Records
----

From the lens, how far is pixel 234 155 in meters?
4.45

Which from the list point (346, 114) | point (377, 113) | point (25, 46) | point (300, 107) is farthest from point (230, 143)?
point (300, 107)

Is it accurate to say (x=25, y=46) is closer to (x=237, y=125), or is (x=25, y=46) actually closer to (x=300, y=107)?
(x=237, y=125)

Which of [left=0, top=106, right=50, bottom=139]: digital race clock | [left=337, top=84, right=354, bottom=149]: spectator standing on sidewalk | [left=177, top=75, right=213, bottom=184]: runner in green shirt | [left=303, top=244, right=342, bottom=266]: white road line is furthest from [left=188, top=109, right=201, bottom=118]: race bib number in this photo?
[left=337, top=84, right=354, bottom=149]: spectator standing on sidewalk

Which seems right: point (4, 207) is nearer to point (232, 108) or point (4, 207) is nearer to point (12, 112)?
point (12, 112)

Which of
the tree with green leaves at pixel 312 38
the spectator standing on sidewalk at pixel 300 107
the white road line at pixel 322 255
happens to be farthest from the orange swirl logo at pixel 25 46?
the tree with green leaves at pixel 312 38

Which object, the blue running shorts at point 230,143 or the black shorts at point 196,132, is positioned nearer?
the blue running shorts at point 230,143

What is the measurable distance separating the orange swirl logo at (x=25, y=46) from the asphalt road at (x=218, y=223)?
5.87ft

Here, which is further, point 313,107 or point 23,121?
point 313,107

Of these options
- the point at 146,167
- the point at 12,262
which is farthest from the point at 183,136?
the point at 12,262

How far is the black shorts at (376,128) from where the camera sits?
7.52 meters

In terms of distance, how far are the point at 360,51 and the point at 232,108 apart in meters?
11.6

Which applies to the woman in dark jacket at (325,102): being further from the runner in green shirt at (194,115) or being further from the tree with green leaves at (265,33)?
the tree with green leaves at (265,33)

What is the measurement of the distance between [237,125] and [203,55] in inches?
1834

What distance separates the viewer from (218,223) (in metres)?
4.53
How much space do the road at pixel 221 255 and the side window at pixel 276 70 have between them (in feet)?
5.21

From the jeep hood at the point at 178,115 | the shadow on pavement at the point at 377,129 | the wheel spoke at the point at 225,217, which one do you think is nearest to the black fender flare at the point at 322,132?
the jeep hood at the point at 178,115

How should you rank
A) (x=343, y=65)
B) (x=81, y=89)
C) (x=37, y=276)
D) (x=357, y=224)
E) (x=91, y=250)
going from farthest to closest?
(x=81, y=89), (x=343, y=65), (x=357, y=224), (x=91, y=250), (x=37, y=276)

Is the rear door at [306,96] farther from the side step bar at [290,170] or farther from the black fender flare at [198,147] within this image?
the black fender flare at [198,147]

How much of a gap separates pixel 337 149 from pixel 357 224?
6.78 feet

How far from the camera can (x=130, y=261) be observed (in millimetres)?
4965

----

» Directions
Return every line of the data above unchanged, in the same order.

» Reply to the task
From the lens, how far is pixel 234 155 in meters?
4.45

Which from the list point (346, 114) | point (377, 113) | point (25, 46) | point (300, 107) is farthest from point (230, 143)?
point (300, 107)

Is it accurate to say (x=25, y=46) is closer to (x=237, y=125), or is (x=25, y=46) actually closer to (x=300, y=107)?
(x=237, y=125)

Which of [left=0, top=106, right=50, bottom=139]: digital race clock | [left=337, top=84, right=354, bottom=149]: spectator standing on sidewalk | [left=177, top=75, right=213, bottom=184]: runner in green shirt | [left=303, top=244, right=342, bottom=266]: white road line is furthest from [left=188, top=109, right=201, bottom=118]: race bib number in this photo?
[left=337, top=84, right=354, bottom=149]: spectator standing on sidewalk

Which seems right: point (4, 207) is nearer to point (232, 108) or point (4, 207) is nearer to point (12, 112)?
point (12, 112)

Which of
the tree with green leaves at pixel 312 38
the spectator standing on sidewalk at pixel 300 107
the white road line at pixel 322 255
happens to be farthest from the orange swirl logo at pixel 25 46?
the tree with green leaves at pixel 312 38

Which object, the blue running shorts at point 230,143 or the black shorts at point 196,132, is positioned nearer?
the blue running shorts at point 230,143

What is the measurable distance separating the orange swirl logo at (x=25, y=46) from the asphalt road at (x=218, y=223)?
5.87ft

Here, which is further, point 313,107 or point 23,121?
point 313,107

Of these options
- the point at 146,167
- the point at 12,262
which is farthest from the point at 183,136?
the point at 12,262

How far is the black shorts at (376,128) from where the camera sits?
7.52 meters

In terms of distance, how far are the point at 360,51 and the point at 232,108 apart in meters?
11.6

Which applies to the woman in dark jacket at (325,102): being further from the runner in green shirt at (194,115) or being further from the tree with green leaves at (265,33)?
the tree with green leaves at (265,33)

What is the measurement of the distance between [237,125] and [203,55] in inches?
1834

What distance separates the viewer from (218,223) (in metres)?
4.53
How much space do the road at pixel 221 255 and the side window at pixel 276 70 have between them (in feet)?
5.21

From the jeep hood at the point at 178,115 | the shadow on pavement at the point at 377,129 | the wheel spoke at the point at 225,217, which one do you think is nearest to the black fender flare at the point at 322,132?
the jeep hood at the point at 178,115

How should you rank
A) (x=343, y=65)
B) (x=81, y=89)
C) (x=37, y=276)
D) (x=357, y=224)
E) (x=91, y=250)
going from farthest to closest?
(x=81, y=89), (x=343, y=65), (x=357, y=224), (x=91, y=250), (x=37, y=276)

Is the rear door at [306,96] farther from the side step bar at [290,170] or farther from the black fender flare at [198,147] within this image?
the black fender flare at [198,147]

How much of a gap separates pixel 337 149 from pixel 357 224?
6.78 feet

How far from the camera can (x=130, y=261) be observed (in millimetres)?
4965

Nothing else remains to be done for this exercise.